Le foglie superiori e i germogli vengono raccolti rigorosamente a mano e lavorati senza

utilizzare aromi o conservanti artificiali.

Inoltre Kiran Tawadey ha stabilito che una percentuale del prezzo pagato per ogni

chilogrammo di tè sia destinata alle cooperative agricole per sostenere progetti di sviluppo

sociale. 

E la stessa attenzione e cura sono rivolte anche al packaging: le bustine infatti

sono sigillate una ad una e confezionate senza colla, punti metallici e sbiancanti chimici.

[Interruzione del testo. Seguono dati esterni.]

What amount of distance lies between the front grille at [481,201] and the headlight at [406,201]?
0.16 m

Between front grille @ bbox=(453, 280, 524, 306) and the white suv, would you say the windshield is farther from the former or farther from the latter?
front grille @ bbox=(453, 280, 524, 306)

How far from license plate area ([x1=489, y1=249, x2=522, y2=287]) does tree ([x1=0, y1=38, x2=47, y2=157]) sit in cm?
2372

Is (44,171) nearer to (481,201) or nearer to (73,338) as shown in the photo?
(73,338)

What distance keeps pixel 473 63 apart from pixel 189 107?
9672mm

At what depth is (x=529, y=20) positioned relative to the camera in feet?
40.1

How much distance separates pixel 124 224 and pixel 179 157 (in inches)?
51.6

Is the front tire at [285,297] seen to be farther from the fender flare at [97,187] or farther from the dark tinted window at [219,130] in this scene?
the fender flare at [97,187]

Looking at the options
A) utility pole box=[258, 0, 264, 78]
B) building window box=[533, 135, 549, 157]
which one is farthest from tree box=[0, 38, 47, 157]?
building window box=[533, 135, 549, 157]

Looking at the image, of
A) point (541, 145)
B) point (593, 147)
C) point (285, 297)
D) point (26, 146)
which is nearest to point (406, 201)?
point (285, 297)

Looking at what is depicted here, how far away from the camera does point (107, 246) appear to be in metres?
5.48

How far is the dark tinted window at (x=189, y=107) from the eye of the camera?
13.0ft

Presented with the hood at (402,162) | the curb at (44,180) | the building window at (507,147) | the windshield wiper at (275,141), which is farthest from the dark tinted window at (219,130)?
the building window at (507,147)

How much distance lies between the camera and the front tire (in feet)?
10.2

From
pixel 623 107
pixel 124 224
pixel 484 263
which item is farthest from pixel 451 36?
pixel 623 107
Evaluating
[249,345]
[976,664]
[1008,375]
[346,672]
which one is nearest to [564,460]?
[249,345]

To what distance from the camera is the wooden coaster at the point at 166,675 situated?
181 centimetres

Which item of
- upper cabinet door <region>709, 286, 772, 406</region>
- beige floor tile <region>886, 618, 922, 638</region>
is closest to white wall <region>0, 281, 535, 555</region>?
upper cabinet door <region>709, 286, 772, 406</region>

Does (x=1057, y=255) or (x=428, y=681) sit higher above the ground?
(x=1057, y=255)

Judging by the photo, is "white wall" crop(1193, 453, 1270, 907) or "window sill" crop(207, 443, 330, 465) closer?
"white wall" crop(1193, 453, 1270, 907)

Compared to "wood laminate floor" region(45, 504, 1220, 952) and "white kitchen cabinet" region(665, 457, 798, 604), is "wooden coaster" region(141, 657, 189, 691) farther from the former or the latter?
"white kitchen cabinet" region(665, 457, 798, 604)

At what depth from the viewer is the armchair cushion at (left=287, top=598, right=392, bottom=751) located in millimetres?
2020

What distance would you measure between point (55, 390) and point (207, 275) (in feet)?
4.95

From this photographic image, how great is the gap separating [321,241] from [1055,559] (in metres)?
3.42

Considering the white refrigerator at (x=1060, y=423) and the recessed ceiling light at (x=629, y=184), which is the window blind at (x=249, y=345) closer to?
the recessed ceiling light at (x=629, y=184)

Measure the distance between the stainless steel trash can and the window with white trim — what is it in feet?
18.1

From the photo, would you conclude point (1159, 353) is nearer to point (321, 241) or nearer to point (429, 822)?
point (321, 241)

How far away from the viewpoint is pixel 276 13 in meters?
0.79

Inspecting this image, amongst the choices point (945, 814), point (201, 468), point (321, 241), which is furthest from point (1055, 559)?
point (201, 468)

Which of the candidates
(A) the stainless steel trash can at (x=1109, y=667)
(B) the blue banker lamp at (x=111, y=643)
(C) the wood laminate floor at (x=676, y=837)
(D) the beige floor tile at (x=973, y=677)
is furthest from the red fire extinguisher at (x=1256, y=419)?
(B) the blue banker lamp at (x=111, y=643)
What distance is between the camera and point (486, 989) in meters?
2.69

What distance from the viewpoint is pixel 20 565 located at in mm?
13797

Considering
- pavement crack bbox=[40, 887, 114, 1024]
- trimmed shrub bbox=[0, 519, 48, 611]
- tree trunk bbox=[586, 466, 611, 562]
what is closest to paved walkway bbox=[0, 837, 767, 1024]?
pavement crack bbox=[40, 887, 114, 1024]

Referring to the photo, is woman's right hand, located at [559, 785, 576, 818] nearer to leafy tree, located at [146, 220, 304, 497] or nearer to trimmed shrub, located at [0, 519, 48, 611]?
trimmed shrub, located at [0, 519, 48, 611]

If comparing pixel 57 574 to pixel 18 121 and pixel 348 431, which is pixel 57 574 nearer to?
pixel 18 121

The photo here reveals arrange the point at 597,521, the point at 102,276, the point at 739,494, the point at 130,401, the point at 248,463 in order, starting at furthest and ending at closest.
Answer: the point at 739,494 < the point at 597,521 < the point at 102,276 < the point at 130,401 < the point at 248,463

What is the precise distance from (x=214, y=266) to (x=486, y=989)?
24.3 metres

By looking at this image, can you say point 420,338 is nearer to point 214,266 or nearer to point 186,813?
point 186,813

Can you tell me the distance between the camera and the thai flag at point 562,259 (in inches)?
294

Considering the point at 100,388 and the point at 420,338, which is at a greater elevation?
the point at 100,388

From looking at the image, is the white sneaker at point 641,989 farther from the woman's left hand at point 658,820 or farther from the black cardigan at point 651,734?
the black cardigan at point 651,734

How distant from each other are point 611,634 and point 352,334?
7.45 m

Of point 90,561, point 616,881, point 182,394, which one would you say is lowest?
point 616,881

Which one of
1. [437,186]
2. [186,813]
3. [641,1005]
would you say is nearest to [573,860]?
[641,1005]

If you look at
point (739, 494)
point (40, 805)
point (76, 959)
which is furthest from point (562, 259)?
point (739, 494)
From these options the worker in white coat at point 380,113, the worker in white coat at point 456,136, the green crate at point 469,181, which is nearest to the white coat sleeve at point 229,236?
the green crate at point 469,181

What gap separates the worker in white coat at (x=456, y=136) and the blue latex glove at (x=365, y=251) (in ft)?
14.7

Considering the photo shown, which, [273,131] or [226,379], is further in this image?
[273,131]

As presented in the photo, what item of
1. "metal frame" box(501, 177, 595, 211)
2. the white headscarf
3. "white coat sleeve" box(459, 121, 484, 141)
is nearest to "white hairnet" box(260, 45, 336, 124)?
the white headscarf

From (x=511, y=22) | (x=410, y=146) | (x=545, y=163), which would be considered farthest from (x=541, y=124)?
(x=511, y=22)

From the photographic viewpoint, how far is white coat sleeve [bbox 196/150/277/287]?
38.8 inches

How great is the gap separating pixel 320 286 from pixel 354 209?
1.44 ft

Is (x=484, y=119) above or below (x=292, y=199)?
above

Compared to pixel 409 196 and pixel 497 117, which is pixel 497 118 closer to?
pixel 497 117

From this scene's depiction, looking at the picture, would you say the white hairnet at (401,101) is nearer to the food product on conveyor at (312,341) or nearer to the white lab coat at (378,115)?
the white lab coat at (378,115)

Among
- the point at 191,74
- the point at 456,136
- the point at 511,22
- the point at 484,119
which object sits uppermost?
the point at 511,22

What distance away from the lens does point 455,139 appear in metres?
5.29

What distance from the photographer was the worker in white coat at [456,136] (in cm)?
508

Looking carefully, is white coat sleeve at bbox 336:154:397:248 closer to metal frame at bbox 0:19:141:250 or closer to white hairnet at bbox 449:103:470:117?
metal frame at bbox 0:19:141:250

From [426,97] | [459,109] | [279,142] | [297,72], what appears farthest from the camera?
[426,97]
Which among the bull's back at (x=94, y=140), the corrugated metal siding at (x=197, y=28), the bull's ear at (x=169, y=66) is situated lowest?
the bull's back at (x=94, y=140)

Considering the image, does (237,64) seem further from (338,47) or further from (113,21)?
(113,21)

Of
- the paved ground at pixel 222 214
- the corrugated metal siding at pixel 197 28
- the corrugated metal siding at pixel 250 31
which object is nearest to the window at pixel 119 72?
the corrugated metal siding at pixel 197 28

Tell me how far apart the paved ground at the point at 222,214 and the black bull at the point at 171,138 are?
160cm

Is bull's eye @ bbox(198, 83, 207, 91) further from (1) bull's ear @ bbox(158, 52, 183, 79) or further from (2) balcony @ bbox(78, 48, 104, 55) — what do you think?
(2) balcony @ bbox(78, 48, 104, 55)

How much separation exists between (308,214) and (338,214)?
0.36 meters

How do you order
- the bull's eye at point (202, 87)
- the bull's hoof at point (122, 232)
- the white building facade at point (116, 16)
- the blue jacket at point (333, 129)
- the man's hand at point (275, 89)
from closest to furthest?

Una visione decisamente nuova e diversa e certamente più costosa da mantenere rispetto

alla classica lavorazione industriale, che però ha permesso all’imprenditrice indiana di

impostare la sua Azienda secondo i principi dell’agricoltura biodinamica, per ottenere

produzioni rispettose dell’ecosistema terrestre, senza perdere in qualità, varietà di gamma

e gusto eccellente.

Oggi sul mercato italiano arriva una linea di tè freddi biologici e biodinamici, in una

praticissima confezione in brik riciclabile da 33 cl, ottimi da gustare freschi per dissetarsi in armonia con la natura.

Quattro infusioni a base di ottimo Hampstead Tea e arricchite da frutta tutta naturale: Tè verde con Limone, Oolong con Pesca, Tè verde con Lampone e Oolong con Sambuco. La gamma Hampstead Tea è importata e distribuita da D&C.